As to his abilities or attainments at school, his father seemed more disposed to rate them by his general character out of the school, than by any strict or brilliant application to his exercises. If any judgement of his performances can be drawn from his own account, it may seem that he was more observant of the regular discipline of the school, and of his father, and less satisfied with himself by reason of his own indolence, than has been represented. He was kept close to his books; he never stood in need of correction, but stood much in awe of his father, if by chance an exercise was unfinished or idly performed. So far was this carried, that he once, in company with his cousins and another boy who lodged in his father's house, not only ran away from home, but persevered in it, till, at night-fall, finding their beds on a wide and waste moor or peat-moss not so commodious as they had been used to, and not being designed by nature for little heroes, one of them pretended to be a conjuror, and assured them that he had heard something fly past with Whittington's message on a similar occasion, and the next morning

found them at their post. It ought to be mentioned, that this little freak was the only indication given during his life of his ever being weary of his work, or of his ever feeling a wish to desert the task of labouring with his mind rather than his body.

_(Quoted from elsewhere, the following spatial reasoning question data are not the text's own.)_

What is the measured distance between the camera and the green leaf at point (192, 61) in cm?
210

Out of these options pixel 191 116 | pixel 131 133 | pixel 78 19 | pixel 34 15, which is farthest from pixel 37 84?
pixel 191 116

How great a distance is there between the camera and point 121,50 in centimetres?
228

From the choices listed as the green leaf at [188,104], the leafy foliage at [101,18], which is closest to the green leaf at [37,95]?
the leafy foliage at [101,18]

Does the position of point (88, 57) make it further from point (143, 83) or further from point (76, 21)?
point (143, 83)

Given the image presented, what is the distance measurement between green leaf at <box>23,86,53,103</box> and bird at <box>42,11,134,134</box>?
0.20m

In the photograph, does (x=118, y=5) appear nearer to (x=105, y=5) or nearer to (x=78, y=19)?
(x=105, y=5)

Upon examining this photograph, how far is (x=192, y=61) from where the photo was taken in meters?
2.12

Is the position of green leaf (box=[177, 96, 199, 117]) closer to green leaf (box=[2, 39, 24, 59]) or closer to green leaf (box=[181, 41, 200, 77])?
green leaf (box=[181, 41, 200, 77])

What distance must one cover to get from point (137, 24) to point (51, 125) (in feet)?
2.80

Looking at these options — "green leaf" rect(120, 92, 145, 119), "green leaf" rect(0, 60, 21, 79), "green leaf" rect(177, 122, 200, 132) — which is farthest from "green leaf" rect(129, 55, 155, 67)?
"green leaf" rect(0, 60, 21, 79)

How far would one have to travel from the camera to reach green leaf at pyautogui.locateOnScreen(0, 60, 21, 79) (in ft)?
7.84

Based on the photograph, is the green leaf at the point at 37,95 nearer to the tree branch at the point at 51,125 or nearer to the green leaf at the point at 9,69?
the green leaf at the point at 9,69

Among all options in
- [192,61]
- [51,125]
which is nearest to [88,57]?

For the credit, however, both of the school and schoolmaster (since that seems rather misrepresented or dubiously spoken of*), it ought to be told that it was then (at the present time peculiarly so) in as high repute as any other of the old grammar schools in the north; that its fame was grounded chiefly on being a classical school; that as to making accomplished classical scholars, it was rather an object with the master to enable them to proceed by grounding them well; and that his son, though by no means brought forward before others, or obtaining any remarkable pre-eminence over any of his competitors, was indebted to him for whatever he obtained of his classical information, and of his classical taste; that he was more particularly indebted to his father for much of that accuracy and exactness in training young minds to the same taste; that his fitness for the office of tutor, in which most of his biographers have made him pre-eminent, was probably the result of this regular and systematic teaching of his father; and that the system of discipline which made so important a part of both his public and private instruction in his more mature years was but the fruit of

* See Quarterly Review.-Meadley.-Chalmers.